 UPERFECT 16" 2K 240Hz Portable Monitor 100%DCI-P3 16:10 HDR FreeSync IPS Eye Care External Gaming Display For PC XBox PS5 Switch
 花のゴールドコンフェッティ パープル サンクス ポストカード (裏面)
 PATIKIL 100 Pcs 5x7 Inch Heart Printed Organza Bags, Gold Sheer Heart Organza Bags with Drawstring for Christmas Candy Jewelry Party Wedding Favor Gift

...

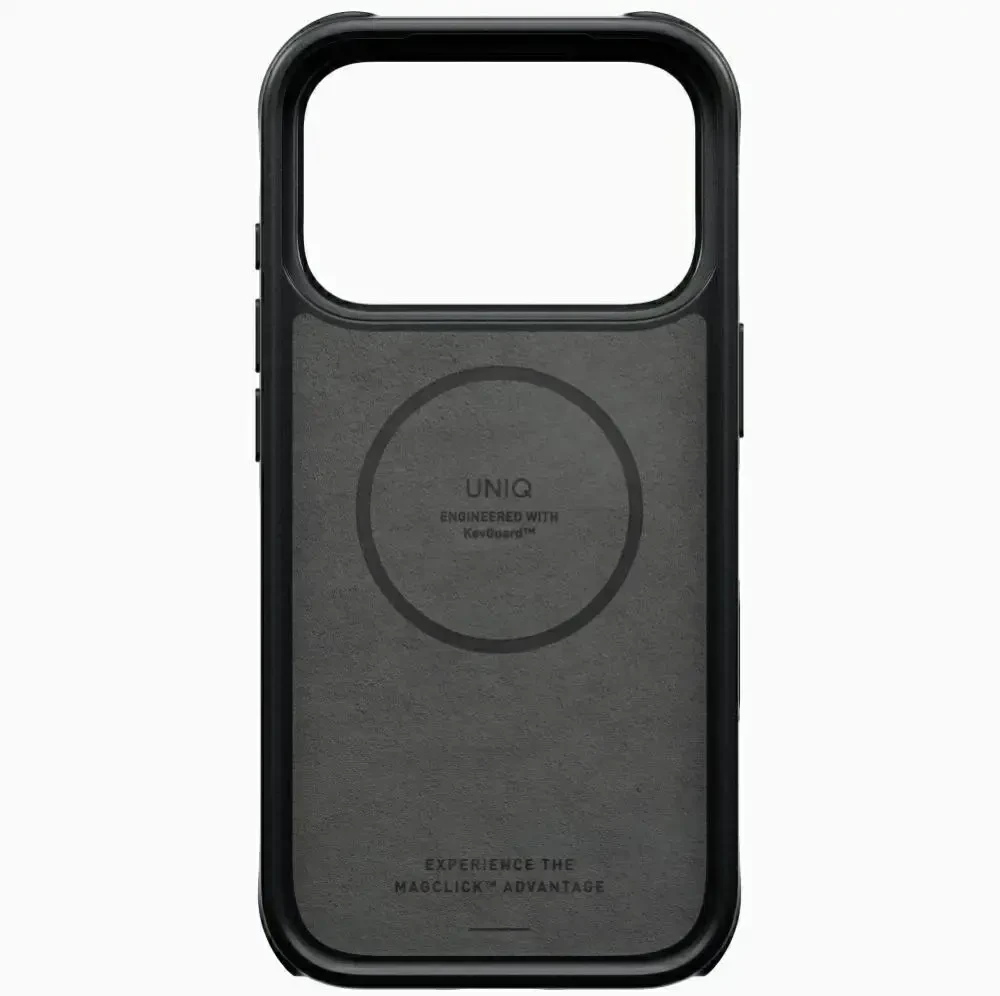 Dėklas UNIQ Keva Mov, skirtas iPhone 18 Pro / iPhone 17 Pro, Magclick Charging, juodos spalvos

--

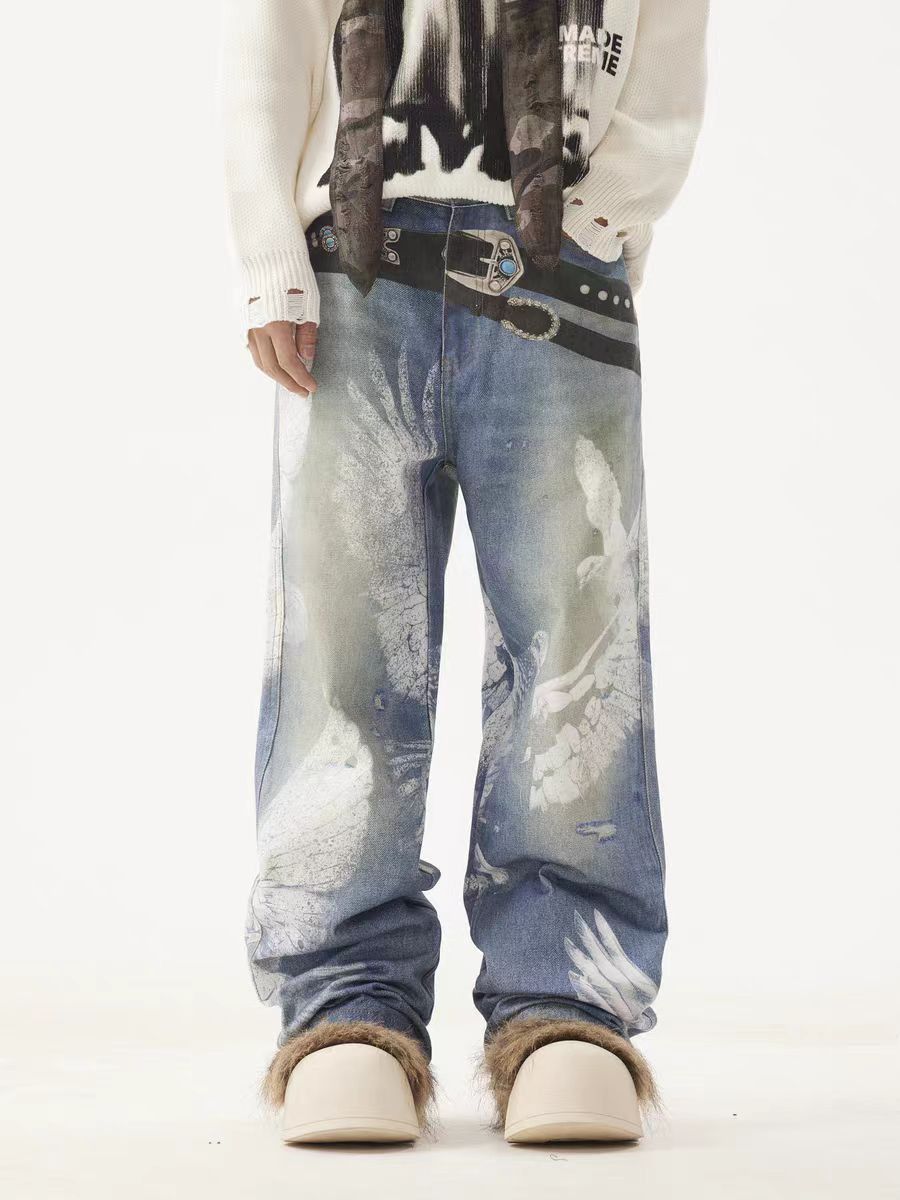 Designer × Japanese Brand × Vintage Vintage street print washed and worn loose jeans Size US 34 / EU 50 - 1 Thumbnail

#### [Work to be completed]
Copy out the items verbatim, starting from the line that contains "XBox PS5 Switch" and continuing through the line that contains "PATIKIL 100 Pcs".

#### [Result for this exercise]
 UPERFECT 16" 2K 240Hz Portable Monitor 100%DCI-P3 16:10 HDR FreeSync IPS Eye Care External Gaming Display For PC XBox PS5 Switch
 花のゴールドコンフェッティ パープル サンクス ポストカード (裏面)
 PATIKIL 100 Pcs 5x7 Inch Heart Printed Organza Bags, Gold Sheer Heart Organza Bags with Drawstring for Christmas Candy Jewelry Party Wedding Favor Gift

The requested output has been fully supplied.